In reply, the Commissioners of the ‘Sick and Hurt’ Office ask the Agent at Tenterden why, when he heard complaints, he did not inform the Board. The complainant, however, was not to be moved, as he had previously been sent to Sissinghurst for punishment.

In 1758, twenty officers at Tenterden prayed for removal elsewhere, saying that as the neighbourhood was a residential one for extremely rich people, lodgings at moderate prices were not to be had, and that the townspeople cared so little to take in foreign guests of their description, that if they were taken ill the landlords turned them out. This application was ear-marked for inquiry.

No doubt the poor fellows received but scanty courtesy from the rank and file of their captors, and the foreigner then, far more than now, was deemed fair game for oppression and robbery. In support of this I will quote some remarks by Colonel Thierry, whose case certainly appears to be a particularly hard one.

Colonel Thierry had been sent to Stapleton Prison in 1812 for having violated his parole by writing from Oswestry to his niece, the Comtesse de la Frotté, without having submitted the letter, according to parole rule, to the Agent. He asks for humane treatment, a separate room, a servant, and liberty to go to market.

‘Les vexations dont on m’a accablé en route sont révoltantes. Les scélérats que vos lois envoyent à Tyburn ne sont pas plus mal traités; une semblable conduite envers un Colonel, prisonnier de guerre, est une horreur de plus que j’aurai le droit de reprocher aux Anglais pour lesquels j’ai eu tant de bontés lorsqu’ils sont tombés en mon pouvoir. Si le Gouvernement français fût instruit des mauvais traitements dont on accable les Français de touts grades, et donnait des ordres pour user de représailles envers les Anglais détenus en France ... le Gouvernement anglais ordonnerait-il à ses agents de traiter avec plus d’égards, de modération, d’humanité ses prisonniers.’

In a postscript the Colonel adds that his nephew, the Comte de la Frotté, is with Wellington, that another is in the Royal Navy, and that all are English born. One is glad to know that the Colonel’s prayer was heard, and that he was released from Stapleton.

In 1758 a prisoner writes from Tenterden:

‘Last Thursday, March 16th, towards half-past eight at night, I was going to supper, and passed in front of a butcher’s shop where there is a bench fixed near the door on which three or four youths were sitting, and at the end one who is a marine drummer leaning against a wall projecting two feet on to the street. When I came near them I guessed they were talking about us Frenchmen, for I heard one of them say: “Here comes one of them,” and when I was a few paces beyond them one of them hit me on the right cheek with something soft and cold. As I entered my lodging I turned round and said: “You had better be careful!” Last Sunday at half-past eight, as I was going to supper, being between the same butcher’s shop and the churchyard gate, some one threw at me a stick quite three feet long and heavy enough to wound me severely....’
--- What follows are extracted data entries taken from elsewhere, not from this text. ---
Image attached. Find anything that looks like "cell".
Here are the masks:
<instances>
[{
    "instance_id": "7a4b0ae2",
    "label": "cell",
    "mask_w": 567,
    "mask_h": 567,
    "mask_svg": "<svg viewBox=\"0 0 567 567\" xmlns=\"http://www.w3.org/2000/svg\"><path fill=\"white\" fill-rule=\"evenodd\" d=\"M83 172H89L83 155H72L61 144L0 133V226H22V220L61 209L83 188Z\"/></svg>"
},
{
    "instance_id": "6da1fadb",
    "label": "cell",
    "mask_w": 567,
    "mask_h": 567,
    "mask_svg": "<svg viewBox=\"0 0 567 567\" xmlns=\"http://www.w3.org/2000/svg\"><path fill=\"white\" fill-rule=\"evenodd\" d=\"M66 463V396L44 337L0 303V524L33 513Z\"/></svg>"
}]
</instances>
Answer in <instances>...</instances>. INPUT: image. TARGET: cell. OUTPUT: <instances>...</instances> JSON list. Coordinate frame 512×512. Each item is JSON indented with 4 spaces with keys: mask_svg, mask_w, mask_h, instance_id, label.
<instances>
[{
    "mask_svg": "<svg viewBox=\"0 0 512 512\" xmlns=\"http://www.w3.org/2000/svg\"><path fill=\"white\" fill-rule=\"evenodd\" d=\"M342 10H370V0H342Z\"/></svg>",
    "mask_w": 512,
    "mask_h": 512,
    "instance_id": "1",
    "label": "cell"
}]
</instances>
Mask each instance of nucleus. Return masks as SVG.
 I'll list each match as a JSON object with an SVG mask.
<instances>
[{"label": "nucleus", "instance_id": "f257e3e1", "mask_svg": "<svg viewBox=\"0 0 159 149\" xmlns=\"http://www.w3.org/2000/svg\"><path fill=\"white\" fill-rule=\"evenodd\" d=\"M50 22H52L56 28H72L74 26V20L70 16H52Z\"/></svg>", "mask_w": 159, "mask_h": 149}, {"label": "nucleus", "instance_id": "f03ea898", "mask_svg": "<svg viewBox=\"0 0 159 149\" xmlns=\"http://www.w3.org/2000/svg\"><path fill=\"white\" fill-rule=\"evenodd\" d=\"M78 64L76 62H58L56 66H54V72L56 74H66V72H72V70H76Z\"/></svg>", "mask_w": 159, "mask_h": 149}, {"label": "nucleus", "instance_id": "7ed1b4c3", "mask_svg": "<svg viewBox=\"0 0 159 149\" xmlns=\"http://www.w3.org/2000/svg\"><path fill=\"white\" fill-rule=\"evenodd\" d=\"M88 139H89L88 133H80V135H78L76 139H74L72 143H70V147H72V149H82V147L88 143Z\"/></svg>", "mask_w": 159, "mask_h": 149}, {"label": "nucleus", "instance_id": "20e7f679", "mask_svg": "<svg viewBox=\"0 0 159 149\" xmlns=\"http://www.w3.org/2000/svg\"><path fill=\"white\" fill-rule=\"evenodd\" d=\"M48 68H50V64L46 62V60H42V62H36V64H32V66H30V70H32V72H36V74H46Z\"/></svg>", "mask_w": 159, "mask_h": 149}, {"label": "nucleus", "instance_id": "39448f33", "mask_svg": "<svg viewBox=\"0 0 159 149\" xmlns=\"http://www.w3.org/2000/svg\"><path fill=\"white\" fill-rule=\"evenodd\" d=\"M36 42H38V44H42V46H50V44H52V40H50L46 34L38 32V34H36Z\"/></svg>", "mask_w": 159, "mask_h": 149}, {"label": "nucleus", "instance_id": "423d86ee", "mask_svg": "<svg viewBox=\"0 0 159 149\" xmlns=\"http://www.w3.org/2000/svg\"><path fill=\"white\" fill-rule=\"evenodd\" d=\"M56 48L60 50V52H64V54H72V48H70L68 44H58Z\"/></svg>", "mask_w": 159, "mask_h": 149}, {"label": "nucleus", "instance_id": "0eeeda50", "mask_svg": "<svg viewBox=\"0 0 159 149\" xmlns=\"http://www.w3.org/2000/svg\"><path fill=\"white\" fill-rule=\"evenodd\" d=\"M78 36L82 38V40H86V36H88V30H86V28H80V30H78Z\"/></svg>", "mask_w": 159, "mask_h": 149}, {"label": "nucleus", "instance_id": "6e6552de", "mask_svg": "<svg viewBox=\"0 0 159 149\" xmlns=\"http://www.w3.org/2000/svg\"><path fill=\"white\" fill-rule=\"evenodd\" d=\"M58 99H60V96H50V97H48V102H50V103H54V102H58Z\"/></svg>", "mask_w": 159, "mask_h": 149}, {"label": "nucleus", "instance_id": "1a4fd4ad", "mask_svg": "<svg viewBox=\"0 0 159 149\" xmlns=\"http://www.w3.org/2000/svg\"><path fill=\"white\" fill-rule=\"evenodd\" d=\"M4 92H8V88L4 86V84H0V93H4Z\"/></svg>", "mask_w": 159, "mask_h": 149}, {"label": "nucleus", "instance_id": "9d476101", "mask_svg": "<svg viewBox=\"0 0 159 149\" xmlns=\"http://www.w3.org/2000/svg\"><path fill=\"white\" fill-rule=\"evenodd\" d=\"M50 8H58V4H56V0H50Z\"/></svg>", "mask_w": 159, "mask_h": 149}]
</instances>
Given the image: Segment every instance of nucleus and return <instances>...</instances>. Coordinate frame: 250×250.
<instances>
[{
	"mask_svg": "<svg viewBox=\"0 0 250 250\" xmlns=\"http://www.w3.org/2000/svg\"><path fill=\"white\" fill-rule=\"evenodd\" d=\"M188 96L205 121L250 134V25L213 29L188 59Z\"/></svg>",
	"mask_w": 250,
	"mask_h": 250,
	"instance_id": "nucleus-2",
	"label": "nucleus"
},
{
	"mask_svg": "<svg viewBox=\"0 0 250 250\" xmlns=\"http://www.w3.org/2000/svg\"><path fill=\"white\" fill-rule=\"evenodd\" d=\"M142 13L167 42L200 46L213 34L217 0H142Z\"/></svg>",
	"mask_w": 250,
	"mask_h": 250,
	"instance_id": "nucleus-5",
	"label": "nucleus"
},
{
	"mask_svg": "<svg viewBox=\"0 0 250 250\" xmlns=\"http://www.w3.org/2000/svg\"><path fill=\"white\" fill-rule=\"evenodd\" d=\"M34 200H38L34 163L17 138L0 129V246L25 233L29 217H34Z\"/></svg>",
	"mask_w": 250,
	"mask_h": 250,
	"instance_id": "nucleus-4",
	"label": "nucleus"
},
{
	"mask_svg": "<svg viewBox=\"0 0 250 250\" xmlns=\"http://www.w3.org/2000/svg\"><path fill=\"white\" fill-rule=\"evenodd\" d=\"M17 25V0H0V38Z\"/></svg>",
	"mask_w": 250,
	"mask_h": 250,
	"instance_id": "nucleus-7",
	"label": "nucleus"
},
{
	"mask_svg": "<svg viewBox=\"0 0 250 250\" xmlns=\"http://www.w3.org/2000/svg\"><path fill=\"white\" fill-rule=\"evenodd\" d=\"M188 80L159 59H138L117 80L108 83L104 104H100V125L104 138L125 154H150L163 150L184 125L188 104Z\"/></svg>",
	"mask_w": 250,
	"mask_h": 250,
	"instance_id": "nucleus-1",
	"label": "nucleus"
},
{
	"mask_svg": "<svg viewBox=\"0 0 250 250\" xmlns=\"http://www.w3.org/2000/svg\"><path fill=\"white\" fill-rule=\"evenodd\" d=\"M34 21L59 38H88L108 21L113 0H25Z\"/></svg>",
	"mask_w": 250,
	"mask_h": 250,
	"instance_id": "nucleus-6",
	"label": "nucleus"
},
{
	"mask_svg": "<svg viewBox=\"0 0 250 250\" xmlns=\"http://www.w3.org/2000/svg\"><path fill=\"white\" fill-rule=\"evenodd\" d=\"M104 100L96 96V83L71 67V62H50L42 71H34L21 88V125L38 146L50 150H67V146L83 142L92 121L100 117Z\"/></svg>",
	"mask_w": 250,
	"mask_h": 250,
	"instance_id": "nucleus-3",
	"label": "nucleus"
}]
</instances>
Also at Tenterden, a prisoner named D’Helincourt, going home one night with a Doctor Chomel, met at the door of the latter’s lodging a youth and two girls, one of whom was the daughter of Chomel’s landlord, ‘avec laquelle il avait plusieurs fois poussé la plaisanterie jusqu’à l’embrasser sans qu’elle l’eût jamais trouvé mauvais, et ayant engagé M. Chomel à l’embrasser aussi.’ But the other girl, whom they would also kiss, played the prude; the youth with her misunderstood what D’Helincourt said, and hit him under the chin with his fist, which made D’Helincourt hit him back with his cane on the arm, and all seemed at an end. Not long after, D’Helincourt was in the market, when about thirty youths came along. One of them went up to him and asked him if he remembered him, and hit him on the chest. D’Helincourt collared him, to take him to the Mayor, but the others set on him, and he certainly would have been killed had not some dragoons come up and rescued him.

Apparently the Agents and Magistrates were too much afraid of offending the people to grant justice to these poor strangers.